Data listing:

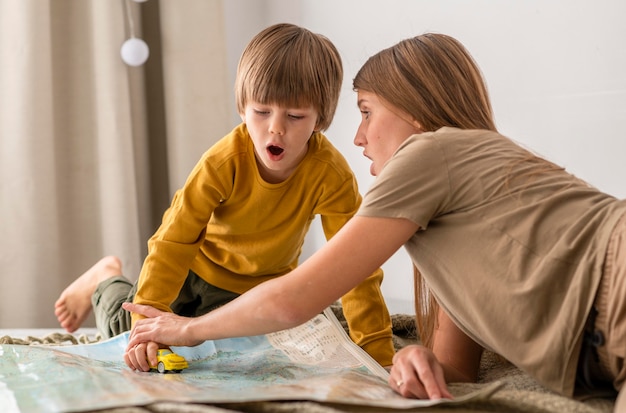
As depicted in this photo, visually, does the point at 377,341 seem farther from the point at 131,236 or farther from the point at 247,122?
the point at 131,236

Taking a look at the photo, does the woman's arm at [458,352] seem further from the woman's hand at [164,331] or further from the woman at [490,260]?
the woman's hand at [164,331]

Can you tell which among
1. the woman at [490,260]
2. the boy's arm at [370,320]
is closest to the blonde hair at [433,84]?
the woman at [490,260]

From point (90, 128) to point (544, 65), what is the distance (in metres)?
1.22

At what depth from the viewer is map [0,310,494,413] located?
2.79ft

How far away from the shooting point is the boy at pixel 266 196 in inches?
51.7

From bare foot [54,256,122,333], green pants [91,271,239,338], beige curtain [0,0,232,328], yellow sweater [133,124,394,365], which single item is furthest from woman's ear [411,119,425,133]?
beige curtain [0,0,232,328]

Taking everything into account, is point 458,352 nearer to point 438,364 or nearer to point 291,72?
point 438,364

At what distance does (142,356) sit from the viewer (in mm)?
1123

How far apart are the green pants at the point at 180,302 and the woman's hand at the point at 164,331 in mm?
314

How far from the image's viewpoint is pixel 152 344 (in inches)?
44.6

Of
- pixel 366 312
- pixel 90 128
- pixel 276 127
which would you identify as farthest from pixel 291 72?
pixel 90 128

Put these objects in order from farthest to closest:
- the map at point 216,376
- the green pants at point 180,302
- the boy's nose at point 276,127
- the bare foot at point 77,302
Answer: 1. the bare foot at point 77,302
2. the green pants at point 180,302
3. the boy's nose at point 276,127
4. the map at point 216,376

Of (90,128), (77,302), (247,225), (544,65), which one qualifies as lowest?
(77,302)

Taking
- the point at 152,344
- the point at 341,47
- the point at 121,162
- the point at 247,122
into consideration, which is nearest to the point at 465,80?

■ GOAL: Swap every "viewer" for "observer" in the data, starting with the line containing "From point (90, 128)" and running through the end of the data, with everything else left as it is. Reproduce only that part.

■ EXERCISE OUTPUT:
From point (90, 128) to point (544, 65), what is the distance (in metres)?
1.22

At what depth from the observer is map [0,310,494,413] located?
2.79ft

How far away from the shooting point is the boy at pixel 266 196 in inches?
51.7

From bare foot [54,256,122,333], green pants [91,271,239,338], beige curtain [0,0,232,328], yellow sweater [133,124,394,365], which single item is furthest from woman's ear [411,119,425,133]?
beige curtain [0,0,232,328]

Taking everything into account, is point 458,352 nearer to point 438,364 or nearer to point 291,72?
point 438,364

At what distance does (142,356) sit from the observer (in mm)?
1123

How far apart are the green pants at the point at 180,302 and the woman's hand at the point at 164,331 in mm?
314

How far from the image's viewpoint is pixel 152 344 (in inches)?
44.6

Of
- pixel 366 312
- pixel 90 128
- pixel 276 127
which would you identify as farthest from pixel 291 72?
pixel 90 128

Put these objects in order from farthest to closest:
- the map at point 216,376
- the green pants at point 180,302
- the boy's nose at point 276,127
- the bare foot at point 77,302
Answer: 1. the bare foot at point 77,302
2. the green pants at point 180,302
3. the boy's nose at point 276,127
4. the map at point 216,376

Of (90,128), (77,302), (247,225), (544,65), which one qualifies as lowest?
(77,302)

Taking
- the point at 152,344
- the point at 341,47
- the point at 121,162
- the point at 247,122
into consideration, which is nearest to the point at 465,80?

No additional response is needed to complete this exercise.